De la iclonocastia
Por: José Antonio Gómez
En el comentario del pasado viernes 18 de septiembre, llamé la atención sobre el elegido que ha querido tomar la intolerancia política e histórica y aún religiosa a la que nos pretende llevar algunos agitadores oportunistas que, aprovechándose indebidamente en la problemática indígena de algunas zonas del país, como el hermano departamento del Cauca, quieren establecer la iclonocastia como política a seguir.
Algunos magistrados de la Corte Constitucional recién aprobada del 1991, quisieron hacer obligatoria el retiro de las oficinas públicas y las imágenes del Cristo Crucificado que como en las cortes, presidía en la Sala de discusión y adopción de decisiones judiciales. Igual, en la mayoría de los despachos públicos en el país.
Eso pasó casi desapercibido y hoy a raíz del derribo de la estatua del fundador de Popayán y de Cali, Sebastián de Belalcázar, se quiere seguir la misma ola, a fin de recuperar para las comunidades indígenas “los territorios nacionales”.
Para no referirme nuevamente, a la absurda tutela del Tribunal de Cali que emitió contra la fe religiosa del presidente Iván Duque, igualmente tumbada por la propia Corte Constitucional.
La audaz periodista, María Isabel Rueda, nos entrega una interesante entrevista con el filósofo, escritor e historiador y comunicador Enrique Serrano, quien analiza con amplitud dichos procedimientos violentos, con los cuales nada distinto aún negacionismo histórico politizado centrado, como lo sucedido en Popayán.

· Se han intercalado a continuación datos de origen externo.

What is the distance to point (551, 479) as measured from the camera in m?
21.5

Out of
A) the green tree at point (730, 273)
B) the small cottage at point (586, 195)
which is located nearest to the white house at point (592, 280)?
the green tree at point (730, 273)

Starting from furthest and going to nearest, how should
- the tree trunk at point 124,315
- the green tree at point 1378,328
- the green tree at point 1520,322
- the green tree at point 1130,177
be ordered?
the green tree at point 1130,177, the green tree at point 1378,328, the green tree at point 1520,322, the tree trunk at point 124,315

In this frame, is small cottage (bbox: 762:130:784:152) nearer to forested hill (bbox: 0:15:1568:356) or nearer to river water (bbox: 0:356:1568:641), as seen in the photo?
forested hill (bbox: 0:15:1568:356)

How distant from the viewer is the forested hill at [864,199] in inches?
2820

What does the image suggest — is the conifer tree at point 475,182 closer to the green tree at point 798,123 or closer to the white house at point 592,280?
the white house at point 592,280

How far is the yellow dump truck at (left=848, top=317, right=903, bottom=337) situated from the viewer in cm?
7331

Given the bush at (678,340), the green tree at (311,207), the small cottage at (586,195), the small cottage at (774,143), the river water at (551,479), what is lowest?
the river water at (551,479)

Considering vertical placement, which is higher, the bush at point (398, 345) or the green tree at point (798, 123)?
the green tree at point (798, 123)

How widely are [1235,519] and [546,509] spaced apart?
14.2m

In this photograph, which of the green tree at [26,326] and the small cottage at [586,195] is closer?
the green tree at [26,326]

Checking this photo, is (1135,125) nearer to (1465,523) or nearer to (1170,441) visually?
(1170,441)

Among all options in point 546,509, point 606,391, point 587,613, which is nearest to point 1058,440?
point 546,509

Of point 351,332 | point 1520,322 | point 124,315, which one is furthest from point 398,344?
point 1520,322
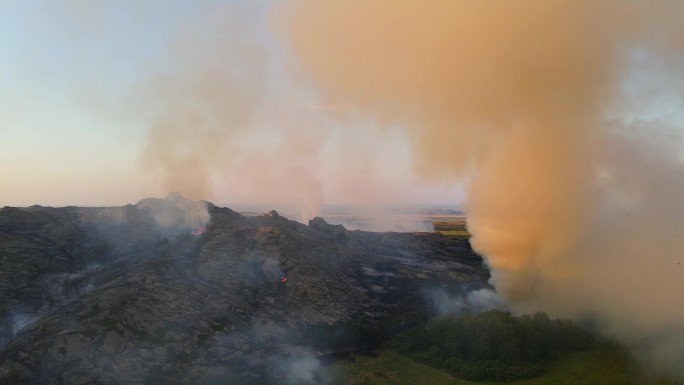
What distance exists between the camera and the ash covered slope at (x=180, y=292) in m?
51.5

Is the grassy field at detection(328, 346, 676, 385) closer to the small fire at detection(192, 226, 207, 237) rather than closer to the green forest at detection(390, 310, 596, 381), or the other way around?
the green forest at detection(390, 310, 596, 381)

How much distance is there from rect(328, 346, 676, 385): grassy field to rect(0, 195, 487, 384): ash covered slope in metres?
7.15

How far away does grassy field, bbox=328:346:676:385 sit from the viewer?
48938 mm

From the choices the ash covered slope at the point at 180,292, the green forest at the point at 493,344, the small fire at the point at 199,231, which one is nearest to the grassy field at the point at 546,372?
the green forest at the point at 493,344

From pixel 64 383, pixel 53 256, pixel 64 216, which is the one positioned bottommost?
pixel 64 383

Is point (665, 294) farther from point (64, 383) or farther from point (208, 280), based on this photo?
point (64, 383)

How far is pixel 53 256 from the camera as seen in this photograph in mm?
82625

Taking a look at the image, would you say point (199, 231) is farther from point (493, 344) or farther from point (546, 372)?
point (546, 372)

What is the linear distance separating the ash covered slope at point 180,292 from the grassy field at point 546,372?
7.15 metres

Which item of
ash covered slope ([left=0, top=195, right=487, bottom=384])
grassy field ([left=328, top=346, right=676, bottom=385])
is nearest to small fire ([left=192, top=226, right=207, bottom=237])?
ash covered slope ([left=0, top=195, right=487, bottom=384])

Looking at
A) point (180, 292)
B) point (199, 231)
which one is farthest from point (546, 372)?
Result: point (199, 231)

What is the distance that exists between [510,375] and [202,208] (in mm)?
93273

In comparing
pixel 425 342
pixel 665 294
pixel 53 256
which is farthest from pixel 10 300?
pixel 665 294

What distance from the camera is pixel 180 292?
70.1 metres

Afirma Serrano, que nada justifica ni la decapitación ni la humillación pública de una figura histórica a la cual es completamente indiferente de lo que entendamos hoy de ella. Sostiene Serrano, como una especie de explicación compensatoria que se podría saltar otros personajes como los principales caciques indígenas que defendieron sus territorios, ya que el 98% de la población colombiana es criolla.
Somos agrega, “más parecidos a los que vinieron, que a los que estaban aquí, nos identificamos más con el caballo, el perro, con los porcinos, con la espada, que con que las plumas y el bastón”.
Recuerdo ahora como en el Huila, un gesto de reconocimiento histórico de generosidad cultural al concluir el mandato el presidente, Misael Pastrana Borrero, entregó entre otras muchas obras a Neiva, la Avenida Circunvalar y la engalanó con el ya famoso monumento a La Gaitana, obra extraordinaria, el escultor Rodrigo Arenas Betancourt, varias veces premio nacional de escultura.
Igualmente, nuestra amiga siempre bien recordada Olga de Ospina llevó a Timaná en 1985, con motivo a los 450 años de su fundación, otra hermosa escultura de La Gaitana. Y con el heroico gesto guerrero entregaba la cabeza de Pedro Dañasco como presea de su dominio y venganza por el asesinato de su hijo Timanco. Obra del escultor, el maestro Valencia, victoria igualmente, muy cercano al Huila y particularmente a la ciudad de Pitalito, donde pasó largas temporadas acompañando al exgobernador Héctor Polania. Que hermosos y bellos referentes que contrastan con lo que hoy sucede en algunos sitios del país.